Cirrhosis, a pathological condition defined by deranged hepatic architecture resulting from progressive fibrosis, is the final common pathway through which nearly all chronic diseases of the liver produce morbidity and mortality. It is now recognized that hepatic stellate cells of liver are primarily responsible for hepatic fibrosis and subsequent progression to cirrhosis.1 Cirrhosis secondary to hepatitis C (HCV) appeared to have regressed in response to treatment with interferon (INF), as seen on paired biopsies.2 The mean fibrosis score decreased from 5.8 to 0.5 (P = 0.004), and the mean grading score decreased from 10.8 to 3.2 in cirrhosis due to chronic hepatitis B in patients who responded to antiviral therapy.3
In our country, chronic liver disease (CLD) carries a high in hospital mortality.4 We, therefore, need to address this growing population of our nation who have carried the hepatitis C virus for years leading to this end stage liver disease.
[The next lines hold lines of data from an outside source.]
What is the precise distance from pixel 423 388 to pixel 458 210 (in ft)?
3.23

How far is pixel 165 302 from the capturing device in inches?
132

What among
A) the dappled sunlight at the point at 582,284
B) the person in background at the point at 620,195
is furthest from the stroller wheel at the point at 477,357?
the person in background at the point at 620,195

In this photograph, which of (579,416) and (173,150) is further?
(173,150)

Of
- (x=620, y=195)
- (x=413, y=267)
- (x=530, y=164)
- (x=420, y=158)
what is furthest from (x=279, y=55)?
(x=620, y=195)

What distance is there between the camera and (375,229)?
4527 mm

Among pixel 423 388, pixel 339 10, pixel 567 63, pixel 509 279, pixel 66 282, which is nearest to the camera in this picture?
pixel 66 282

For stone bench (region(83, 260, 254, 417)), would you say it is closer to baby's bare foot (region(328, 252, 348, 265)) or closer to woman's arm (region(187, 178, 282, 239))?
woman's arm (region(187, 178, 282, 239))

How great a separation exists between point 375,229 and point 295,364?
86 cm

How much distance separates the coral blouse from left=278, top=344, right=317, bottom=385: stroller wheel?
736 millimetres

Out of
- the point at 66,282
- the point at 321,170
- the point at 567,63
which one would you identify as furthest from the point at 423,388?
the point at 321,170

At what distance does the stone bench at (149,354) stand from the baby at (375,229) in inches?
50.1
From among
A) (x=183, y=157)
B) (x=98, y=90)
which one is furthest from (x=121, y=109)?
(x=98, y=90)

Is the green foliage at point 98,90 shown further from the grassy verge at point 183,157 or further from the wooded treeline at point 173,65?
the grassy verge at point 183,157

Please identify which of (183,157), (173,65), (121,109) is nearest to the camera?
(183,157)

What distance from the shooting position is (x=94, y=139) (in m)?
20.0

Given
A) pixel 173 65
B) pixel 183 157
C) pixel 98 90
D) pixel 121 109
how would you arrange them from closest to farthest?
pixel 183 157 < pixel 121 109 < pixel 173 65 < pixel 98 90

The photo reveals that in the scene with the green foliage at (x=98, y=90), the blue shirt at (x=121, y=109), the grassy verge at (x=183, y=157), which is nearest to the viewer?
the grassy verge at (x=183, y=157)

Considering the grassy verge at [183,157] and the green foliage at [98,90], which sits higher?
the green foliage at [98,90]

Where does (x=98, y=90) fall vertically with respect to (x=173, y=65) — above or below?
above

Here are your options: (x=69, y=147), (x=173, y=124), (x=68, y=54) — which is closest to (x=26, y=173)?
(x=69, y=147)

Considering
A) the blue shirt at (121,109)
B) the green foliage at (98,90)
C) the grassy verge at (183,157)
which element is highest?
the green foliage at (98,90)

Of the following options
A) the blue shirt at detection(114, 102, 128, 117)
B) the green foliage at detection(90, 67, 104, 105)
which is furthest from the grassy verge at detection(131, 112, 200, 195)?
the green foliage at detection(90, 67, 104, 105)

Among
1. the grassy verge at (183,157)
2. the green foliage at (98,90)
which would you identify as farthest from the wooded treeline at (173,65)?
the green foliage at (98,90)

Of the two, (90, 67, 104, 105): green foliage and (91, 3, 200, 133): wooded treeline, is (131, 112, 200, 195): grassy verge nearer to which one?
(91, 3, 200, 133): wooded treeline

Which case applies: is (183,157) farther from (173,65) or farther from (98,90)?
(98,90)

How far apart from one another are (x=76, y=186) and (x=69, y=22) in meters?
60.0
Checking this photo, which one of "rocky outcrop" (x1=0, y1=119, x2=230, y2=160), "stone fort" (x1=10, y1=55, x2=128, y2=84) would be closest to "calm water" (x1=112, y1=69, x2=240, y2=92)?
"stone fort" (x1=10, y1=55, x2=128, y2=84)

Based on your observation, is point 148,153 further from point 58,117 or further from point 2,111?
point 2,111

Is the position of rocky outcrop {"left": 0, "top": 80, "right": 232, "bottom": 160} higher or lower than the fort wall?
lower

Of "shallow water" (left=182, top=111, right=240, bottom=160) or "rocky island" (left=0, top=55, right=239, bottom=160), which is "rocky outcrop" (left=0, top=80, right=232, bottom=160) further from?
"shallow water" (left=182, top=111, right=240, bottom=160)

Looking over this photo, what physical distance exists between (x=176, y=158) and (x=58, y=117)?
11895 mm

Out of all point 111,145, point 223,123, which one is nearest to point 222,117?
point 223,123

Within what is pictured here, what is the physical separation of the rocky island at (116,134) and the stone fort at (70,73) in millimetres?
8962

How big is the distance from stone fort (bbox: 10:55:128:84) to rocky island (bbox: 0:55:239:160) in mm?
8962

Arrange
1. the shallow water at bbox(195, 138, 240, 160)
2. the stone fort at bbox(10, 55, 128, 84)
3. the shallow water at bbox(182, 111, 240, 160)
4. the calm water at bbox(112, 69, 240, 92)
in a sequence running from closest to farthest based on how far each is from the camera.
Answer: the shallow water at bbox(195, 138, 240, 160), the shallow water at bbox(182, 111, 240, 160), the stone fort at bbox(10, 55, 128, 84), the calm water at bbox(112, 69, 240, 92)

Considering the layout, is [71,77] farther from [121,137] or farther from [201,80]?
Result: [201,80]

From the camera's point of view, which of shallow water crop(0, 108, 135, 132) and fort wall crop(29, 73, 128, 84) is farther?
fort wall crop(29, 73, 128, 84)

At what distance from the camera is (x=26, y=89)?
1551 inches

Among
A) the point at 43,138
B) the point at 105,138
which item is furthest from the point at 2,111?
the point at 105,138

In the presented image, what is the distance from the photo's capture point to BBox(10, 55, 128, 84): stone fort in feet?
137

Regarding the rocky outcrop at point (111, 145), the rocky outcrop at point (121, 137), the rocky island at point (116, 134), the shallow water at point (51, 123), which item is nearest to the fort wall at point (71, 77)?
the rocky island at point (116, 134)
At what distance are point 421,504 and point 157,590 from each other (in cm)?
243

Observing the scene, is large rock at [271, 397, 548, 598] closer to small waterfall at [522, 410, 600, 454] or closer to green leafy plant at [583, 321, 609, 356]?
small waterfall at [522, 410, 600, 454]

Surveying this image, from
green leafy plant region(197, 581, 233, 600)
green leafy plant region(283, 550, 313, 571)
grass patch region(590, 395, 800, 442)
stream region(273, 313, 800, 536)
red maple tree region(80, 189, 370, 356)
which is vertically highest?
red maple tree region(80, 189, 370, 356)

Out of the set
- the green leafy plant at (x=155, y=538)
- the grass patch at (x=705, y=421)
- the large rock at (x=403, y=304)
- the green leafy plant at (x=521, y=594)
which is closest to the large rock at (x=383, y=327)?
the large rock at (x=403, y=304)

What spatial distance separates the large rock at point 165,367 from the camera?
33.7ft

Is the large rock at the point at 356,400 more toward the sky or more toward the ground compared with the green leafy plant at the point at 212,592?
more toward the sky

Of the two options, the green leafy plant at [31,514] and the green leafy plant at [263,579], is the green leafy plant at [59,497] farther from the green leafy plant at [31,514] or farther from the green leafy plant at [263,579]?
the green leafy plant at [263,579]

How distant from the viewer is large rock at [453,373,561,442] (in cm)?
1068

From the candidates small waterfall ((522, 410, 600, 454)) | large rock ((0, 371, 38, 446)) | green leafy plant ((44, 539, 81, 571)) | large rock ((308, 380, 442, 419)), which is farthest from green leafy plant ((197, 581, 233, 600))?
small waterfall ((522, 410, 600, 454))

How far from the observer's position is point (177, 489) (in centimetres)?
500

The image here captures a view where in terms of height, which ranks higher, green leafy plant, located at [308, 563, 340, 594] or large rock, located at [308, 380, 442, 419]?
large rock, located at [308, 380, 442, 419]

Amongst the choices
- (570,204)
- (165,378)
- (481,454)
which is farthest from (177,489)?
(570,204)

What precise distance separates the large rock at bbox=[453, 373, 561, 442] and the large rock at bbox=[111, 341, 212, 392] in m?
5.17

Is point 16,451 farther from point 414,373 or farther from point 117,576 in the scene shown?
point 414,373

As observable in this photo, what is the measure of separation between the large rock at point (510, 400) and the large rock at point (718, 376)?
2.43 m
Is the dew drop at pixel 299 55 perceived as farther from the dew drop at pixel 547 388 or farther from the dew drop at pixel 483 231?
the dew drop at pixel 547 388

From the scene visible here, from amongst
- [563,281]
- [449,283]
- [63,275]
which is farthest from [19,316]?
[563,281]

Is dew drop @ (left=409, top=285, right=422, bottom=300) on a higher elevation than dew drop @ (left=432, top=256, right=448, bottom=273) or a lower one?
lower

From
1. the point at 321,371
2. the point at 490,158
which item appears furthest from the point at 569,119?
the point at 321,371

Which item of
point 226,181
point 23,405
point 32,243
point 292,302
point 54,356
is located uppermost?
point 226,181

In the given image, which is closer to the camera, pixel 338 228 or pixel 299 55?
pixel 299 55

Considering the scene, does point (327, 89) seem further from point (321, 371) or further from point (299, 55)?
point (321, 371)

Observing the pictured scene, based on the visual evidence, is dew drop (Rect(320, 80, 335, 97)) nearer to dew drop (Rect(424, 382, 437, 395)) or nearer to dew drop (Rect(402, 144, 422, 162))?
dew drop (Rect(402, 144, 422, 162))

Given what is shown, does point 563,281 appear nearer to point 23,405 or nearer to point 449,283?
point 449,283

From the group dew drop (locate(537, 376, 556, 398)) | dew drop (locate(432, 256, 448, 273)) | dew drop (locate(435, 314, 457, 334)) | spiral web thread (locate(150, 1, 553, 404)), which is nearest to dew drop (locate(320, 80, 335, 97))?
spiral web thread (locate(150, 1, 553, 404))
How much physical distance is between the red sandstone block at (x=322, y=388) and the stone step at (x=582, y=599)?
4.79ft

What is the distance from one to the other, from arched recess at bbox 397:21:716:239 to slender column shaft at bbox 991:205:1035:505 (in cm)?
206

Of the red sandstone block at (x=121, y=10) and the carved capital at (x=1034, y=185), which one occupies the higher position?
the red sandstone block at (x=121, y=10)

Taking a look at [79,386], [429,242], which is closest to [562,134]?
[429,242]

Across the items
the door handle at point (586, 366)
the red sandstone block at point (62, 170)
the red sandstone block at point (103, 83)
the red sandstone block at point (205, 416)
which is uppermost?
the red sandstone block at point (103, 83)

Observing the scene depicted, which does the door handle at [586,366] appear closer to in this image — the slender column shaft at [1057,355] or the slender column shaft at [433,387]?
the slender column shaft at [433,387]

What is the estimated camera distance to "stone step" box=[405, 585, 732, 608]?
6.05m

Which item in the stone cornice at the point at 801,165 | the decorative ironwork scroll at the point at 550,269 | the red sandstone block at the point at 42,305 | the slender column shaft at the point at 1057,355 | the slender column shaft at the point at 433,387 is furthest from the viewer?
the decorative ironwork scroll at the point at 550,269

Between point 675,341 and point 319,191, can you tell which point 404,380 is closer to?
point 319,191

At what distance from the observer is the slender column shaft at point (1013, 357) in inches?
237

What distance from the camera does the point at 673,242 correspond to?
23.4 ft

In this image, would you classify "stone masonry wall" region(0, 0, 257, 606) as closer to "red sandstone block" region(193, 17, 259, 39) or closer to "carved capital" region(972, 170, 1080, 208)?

Available therapies for many patients of CLD are ineffective, with liver transplantation as the only option, which is not available in our country. Novel approaches that attack the scarring response are therefore urgently needed. Optimism in this effort is fueled by major insights into the pathogenesis of fibrosis and by accumulating evidence that even cirrhosis is reversible in many patients.1-3 Most evolving antifibrotic therapies are aimed at inhibiting the activated hepatic stellate cell, which is responsible for the fibrotic response to injury.5
Cirrhosis, fibrosis, stellate cells.